Rows>
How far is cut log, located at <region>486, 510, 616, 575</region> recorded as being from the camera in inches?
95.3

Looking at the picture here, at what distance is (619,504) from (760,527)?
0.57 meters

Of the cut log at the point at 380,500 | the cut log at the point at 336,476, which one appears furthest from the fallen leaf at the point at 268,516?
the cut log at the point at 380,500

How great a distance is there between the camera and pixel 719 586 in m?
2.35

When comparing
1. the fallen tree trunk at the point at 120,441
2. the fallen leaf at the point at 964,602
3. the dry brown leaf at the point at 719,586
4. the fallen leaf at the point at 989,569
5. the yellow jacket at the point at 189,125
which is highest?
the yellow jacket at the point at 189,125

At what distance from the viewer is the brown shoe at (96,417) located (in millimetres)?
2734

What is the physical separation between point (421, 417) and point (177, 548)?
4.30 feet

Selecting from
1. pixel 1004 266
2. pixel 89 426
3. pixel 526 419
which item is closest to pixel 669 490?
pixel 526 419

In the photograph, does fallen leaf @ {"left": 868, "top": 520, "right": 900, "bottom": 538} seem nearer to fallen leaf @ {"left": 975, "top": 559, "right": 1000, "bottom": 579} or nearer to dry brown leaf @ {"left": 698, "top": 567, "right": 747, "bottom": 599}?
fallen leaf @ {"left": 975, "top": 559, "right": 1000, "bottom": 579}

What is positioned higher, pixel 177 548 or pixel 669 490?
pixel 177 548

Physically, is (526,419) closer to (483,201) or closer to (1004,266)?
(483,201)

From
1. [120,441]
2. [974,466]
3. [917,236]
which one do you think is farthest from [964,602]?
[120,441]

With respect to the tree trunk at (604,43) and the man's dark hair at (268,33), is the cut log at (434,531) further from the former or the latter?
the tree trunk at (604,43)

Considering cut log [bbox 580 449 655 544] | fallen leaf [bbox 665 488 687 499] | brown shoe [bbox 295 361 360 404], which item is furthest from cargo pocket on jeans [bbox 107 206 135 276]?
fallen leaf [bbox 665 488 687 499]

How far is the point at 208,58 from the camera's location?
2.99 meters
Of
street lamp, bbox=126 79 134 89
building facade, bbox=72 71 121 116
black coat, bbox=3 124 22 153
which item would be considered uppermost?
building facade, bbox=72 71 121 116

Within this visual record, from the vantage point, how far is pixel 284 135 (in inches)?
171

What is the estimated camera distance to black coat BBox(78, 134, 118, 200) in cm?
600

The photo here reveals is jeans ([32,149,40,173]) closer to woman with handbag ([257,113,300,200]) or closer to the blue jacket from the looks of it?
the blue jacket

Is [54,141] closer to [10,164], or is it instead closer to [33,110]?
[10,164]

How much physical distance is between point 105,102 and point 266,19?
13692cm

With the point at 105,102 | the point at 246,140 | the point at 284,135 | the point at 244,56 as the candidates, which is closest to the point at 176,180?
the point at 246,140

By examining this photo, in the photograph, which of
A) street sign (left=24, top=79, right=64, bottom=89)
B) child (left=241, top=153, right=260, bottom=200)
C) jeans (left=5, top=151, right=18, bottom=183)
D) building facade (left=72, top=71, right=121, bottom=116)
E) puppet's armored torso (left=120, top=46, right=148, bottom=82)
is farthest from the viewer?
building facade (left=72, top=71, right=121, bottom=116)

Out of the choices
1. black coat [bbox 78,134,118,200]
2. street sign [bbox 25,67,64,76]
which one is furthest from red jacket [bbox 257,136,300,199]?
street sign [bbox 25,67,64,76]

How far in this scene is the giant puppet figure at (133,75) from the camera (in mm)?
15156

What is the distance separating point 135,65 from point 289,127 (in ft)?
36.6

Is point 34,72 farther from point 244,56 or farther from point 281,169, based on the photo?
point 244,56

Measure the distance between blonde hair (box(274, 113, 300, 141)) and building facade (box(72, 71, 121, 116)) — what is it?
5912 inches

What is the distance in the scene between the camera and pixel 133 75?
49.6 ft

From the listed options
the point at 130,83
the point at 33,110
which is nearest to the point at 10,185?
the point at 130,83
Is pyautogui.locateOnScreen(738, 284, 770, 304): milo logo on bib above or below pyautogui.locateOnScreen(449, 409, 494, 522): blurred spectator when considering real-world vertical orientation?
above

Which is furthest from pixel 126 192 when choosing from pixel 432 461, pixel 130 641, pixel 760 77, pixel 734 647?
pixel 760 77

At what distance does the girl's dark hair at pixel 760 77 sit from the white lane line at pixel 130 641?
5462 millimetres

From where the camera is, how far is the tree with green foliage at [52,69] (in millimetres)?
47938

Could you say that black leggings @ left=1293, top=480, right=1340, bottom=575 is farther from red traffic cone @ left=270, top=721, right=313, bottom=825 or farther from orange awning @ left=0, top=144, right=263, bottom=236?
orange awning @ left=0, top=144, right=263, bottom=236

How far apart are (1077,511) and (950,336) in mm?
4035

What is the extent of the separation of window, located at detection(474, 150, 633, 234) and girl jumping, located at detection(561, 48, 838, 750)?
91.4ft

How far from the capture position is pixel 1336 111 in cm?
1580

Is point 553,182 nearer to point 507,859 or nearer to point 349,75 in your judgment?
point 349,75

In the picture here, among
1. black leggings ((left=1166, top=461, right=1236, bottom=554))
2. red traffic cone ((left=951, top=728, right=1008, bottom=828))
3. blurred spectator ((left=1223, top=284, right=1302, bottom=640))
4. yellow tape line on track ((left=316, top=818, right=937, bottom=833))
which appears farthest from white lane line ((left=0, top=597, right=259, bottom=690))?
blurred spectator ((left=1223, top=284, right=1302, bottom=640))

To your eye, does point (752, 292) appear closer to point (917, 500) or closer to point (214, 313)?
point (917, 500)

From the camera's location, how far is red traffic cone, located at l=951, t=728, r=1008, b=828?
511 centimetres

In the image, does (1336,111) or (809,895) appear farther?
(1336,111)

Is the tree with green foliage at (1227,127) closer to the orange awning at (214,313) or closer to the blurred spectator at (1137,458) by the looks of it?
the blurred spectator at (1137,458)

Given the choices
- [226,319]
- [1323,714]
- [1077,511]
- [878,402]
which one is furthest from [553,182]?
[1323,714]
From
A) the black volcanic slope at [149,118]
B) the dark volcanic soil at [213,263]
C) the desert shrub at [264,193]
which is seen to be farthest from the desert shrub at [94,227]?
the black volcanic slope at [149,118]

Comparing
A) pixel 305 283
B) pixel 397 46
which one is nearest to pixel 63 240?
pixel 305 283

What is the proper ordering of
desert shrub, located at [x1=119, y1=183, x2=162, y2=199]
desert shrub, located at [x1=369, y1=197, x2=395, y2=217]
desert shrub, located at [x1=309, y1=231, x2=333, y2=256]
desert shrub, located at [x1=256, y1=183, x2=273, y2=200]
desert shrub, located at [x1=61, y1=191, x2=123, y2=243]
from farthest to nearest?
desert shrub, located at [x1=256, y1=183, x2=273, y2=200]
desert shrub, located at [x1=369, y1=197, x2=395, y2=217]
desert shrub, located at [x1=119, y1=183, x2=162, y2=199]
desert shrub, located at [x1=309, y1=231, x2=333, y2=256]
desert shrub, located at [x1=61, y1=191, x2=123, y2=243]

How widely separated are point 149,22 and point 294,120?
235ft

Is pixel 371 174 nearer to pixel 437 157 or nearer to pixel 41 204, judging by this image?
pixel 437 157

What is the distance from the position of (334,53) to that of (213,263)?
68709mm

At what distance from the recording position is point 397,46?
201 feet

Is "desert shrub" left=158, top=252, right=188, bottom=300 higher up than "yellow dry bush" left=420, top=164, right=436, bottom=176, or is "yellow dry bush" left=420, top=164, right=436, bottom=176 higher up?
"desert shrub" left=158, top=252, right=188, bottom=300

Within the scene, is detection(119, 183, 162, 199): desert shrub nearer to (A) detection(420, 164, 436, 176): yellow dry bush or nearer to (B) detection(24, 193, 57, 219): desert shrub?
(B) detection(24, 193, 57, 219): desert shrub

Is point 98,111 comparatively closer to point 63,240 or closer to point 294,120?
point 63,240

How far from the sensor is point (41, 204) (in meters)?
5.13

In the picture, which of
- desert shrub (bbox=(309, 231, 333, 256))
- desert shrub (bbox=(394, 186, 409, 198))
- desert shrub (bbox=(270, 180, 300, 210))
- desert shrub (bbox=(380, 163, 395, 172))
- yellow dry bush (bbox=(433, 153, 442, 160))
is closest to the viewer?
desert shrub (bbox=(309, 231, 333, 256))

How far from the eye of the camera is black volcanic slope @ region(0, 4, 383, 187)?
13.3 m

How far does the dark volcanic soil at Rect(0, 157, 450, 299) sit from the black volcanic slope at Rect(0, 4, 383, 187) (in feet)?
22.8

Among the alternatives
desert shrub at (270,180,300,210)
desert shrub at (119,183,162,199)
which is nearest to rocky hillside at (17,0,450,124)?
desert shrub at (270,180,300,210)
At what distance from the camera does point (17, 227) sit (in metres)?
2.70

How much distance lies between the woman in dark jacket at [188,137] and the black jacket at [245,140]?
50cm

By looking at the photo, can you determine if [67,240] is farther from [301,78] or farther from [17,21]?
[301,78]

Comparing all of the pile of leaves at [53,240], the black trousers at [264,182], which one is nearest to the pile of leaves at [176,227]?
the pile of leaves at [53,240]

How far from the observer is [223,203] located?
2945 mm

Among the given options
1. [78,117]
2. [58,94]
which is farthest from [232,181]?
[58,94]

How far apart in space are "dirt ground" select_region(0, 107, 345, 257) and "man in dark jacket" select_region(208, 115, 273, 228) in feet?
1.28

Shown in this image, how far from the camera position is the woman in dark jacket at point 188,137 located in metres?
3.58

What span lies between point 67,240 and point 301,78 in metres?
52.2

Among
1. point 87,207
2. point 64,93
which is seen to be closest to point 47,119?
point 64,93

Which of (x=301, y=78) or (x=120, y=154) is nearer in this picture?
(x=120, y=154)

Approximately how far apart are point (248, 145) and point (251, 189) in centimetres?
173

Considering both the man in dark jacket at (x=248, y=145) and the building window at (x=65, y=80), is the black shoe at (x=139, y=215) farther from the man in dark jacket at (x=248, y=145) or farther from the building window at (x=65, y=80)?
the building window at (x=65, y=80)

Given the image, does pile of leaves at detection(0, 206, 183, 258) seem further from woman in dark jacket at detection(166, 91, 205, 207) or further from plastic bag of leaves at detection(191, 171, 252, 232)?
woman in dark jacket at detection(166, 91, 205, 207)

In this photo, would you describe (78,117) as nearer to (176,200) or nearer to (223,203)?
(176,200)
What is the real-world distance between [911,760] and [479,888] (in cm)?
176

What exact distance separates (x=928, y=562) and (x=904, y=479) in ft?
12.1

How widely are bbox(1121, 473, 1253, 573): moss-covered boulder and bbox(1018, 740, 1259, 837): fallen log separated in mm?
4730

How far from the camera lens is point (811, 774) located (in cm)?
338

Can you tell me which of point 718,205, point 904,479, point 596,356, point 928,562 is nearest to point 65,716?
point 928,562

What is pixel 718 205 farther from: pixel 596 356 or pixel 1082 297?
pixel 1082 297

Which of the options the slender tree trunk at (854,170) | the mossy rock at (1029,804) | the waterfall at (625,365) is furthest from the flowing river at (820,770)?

Directive>
Starting at the line that contains "What is the real-world", output each remaining line of the listing, the last line included, exactly as it appears.

Solution for this task>
What is the real-world distance between [911,760] and [479,888] (in cm)?
176

What exact distance separates (x=928, y=562) and (x=904, y=479) in ft?
12.1

How widely are bbox(1121, 473, 1253, 573): moss-covered boulder and bbox(1018, 740, 1259, 837): fallen log separated in mm?
4730

How far from the camera lens is point (811, 774) located (in cm)?
338

Can you tell me which of point 718,205, point 904,479, point 596,356, point 928,562 is nearest to point 65,716?
point 928,562

What is pixel 718 205 farther from: pixel 596 356 or pixel 1082 297?
pixel 1082 297

Which of the options the slender tree trunk at (854,170) | the mossy rock at (1029,804) | the waterfall at (625,365) is furthest from the flowing river at (820,770)?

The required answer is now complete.